### EXERCISE AIM
Render the material from the line containing "What is the precise" through the end of the material as a two-column CSV with the headers text and answer. Give one row per entry, put each field in quotation marks, and replace any line breaks inside a field with spaces.

***** ENTRIES

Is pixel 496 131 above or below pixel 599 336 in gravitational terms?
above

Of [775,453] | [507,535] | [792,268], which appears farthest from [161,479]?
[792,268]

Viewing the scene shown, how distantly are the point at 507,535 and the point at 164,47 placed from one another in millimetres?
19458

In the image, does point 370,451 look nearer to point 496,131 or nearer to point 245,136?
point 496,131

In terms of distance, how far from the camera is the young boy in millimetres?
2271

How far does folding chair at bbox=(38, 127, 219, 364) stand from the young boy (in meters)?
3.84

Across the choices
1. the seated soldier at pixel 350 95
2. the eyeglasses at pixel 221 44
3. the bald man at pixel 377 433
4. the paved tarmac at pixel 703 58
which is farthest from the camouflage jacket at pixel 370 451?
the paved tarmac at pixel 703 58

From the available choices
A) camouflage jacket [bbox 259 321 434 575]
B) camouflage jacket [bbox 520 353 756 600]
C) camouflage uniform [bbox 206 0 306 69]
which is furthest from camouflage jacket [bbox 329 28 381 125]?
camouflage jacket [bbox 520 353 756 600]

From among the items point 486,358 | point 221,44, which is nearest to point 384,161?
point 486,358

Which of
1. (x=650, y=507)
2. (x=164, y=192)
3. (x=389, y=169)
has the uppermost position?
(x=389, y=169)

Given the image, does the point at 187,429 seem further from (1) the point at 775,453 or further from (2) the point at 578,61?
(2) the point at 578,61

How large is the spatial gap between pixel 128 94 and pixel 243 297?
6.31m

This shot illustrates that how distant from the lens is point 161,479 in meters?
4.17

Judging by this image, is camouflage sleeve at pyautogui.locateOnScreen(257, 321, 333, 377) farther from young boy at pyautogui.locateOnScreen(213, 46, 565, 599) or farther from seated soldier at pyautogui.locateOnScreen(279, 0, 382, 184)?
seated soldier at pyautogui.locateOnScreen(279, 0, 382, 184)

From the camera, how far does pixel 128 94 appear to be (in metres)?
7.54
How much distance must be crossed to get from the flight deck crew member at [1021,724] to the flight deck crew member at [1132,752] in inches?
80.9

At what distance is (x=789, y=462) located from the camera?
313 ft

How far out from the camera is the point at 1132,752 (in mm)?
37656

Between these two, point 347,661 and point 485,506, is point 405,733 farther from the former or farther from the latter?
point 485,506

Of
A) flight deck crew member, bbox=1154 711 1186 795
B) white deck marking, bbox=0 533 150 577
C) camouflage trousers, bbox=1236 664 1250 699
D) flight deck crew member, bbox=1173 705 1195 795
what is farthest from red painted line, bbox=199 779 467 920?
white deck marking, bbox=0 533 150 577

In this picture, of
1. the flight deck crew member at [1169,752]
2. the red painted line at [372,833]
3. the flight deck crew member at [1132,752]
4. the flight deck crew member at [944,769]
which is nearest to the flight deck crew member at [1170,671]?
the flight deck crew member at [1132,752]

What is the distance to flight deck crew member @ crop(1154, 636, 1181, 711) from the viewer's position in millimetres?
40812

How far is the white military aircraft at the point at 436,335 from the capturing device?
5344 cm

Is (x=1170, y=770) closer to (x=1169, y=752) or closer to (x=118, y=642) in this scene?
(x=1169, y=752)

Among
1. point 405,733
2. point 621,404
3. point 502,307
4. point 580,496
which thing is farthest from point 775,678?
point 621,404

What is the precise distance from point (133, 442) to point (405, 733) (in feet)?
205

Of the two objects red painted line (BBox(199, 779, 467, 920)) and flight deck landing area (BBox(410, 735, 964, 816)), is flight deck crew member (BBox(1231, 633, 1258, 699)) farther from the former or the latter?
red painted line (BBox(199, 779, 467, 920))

**********

### EXERCISE SOLUTION
text,answer
"What is the precise distance from point (133, 442) to point (405, 733) (in feet)?","205"
"Of the two objects red painted line (BBox(199, 779, 467, 920)) and flight deck landing area (BBox(410, 735, 964, 816)), is flight deck crew member (BBox(1231, 633, 1258, 699)) farther from the former or the latter?","red painted line (BBox(199, 779, 467, 920))"